The Supreme Court asked Solicitor General Elizabeth Prelogar to weigh in on 2020 federal circuit decisions that found Neapco Holdings not guilty of infringement because American Axle’s method of reducing driveshaft vibration, based on a natural law known as Hooke’s law, isn’t patentable under Section 101 of the U.S. Patent Act.
Section 101 denies patent eligibility to anything that’s based on an abstract idea, natural phenomenon or, as in the case of American Axle’s product, a law of nature, among other things. Hooke’s law looks at elasticity and lays out how an object behaves when it’s stretched or bent. In the case of American Axle, it provides the underlying rationale for how its prop shaft liner dampens axle noise.
The company, arguing its driveshaft technology is an innovative application, sought review by the Supreme Court, which last year asked the Solicitor General to look at the case.
“This is the type of claim that’s traditionally been eligible for patent,” Paul Browning of Finnegan told Legal Dive. “There might be other problems with it. Maybe it’s obvious or not well supported by the patent specification, but … every invention relies on some kind of law of nature or something natural.”

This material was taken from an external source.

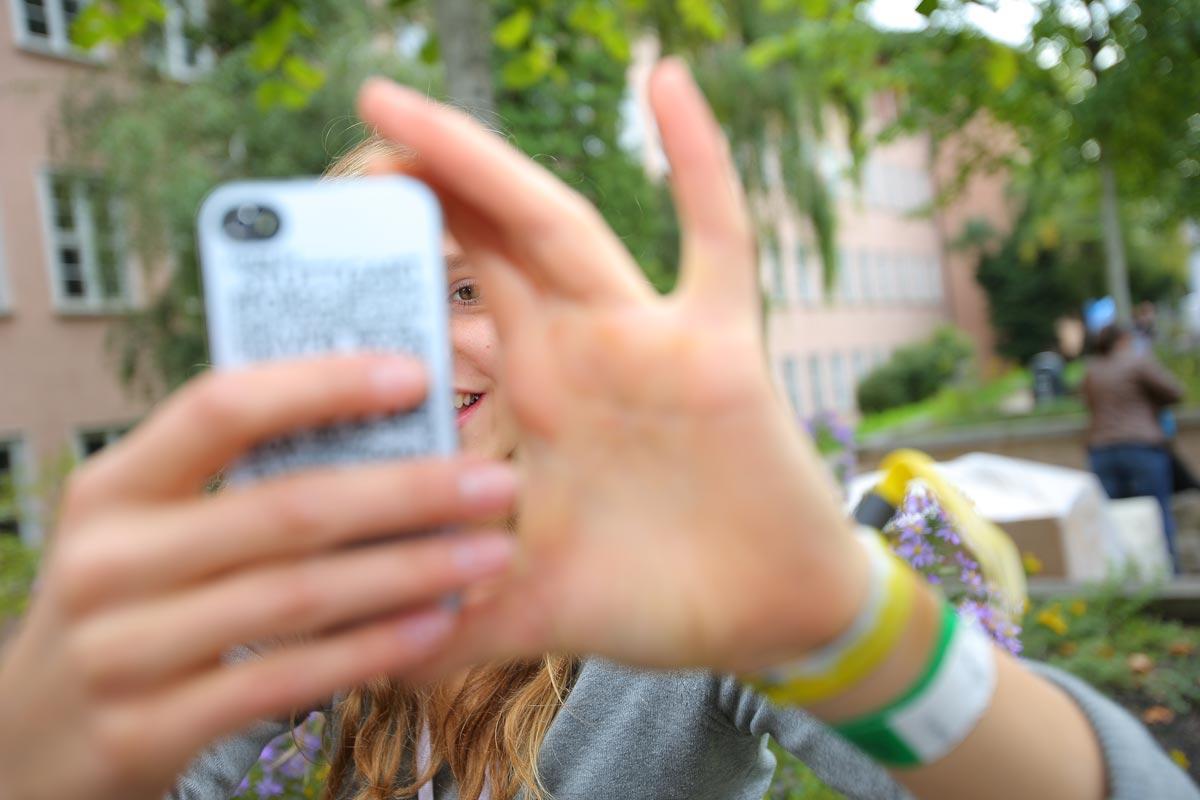Junge Frau mit Smartphone macht ein Foto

That’s the view the Solicitor General has taken. "Historically, such industrial techniques have long been viewed as paradigmatic examples of the 'arts' or 'processes' that may receive patent protection if other statutory criteria are satisfied," the recent amicus brief says.
New paradigm
Since the 1950s, when the Supreme Court laid out its ideas of what is and isn’t eligible for protection, the patent system has largely found a balance between innovation and the role of abstract ideas and natural laws. But in recent years federal courts have been applying the Patent Act’s Sec. 101 restrictions to a growing list of claims that, in the past, probably would have been protected.
In one 2021 case, Yu v. Apple, a federal appeals court upheld a circuit court decision that a digital camera whose innovation is to merge two images into one to produce a superior image isn’t patentable because it’s based on a widely recognized abstract idea.

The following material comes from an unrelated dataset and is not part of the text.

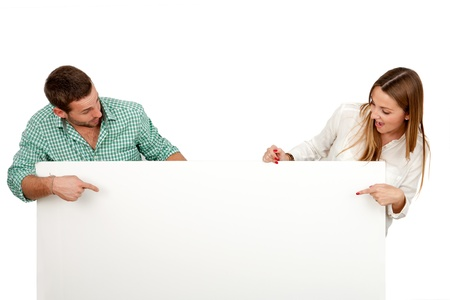 indicating: Couple with surprised look pointing on blank board.Isolated on white.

“Photographers have been using multiple pictures to enhance each other for over a century,” the court said in its ruling.
The Supreme Court has contributed to the confusion.
In a widely cited 2012 case, Mayo Collaborative Services v. Prometheus Labs., the court said a test for individualizing drug dosages couldn’t be patented because the application was simply measuring a patient’s response to different drug doses.
"Because methods for making such determinations were well known in the art, this step simply tells doctors to engage in well-understood, routine, conventional activity previously engaged in by scientists in the field,” the court ruled.
That decision, cited widely in subsequent cases, was criticized at the time.
“The Court's analysis creates a framework for patent eligibility in which almost any method claim can be invalidated,” Robert Sachs, at the time with Fenwick & West and now principal of his own firm, has said.
Opportunity for clarity
Browning sees American Axle as a good case for the Supreme Court to take another stab at patent eligibility because it involves a mechanical device rather than something more complicated, like a drug or diagnostic tool.
“The technology is not extraordinarily complex,” he said.
It also helps that the Solicitor General, in making its recommendation for the Supreme Court to hear the case, did a good job in laying out all the factors to look at.
“I think the Supreme Court legitimately wants to hear what the Solicitor General says,” Browning said. “I thought the brief was effective, easy to follow, clear, and cited the Supreme Court’s own precedents, and it showed problems of the federal circuit decisions in light of these precedents.”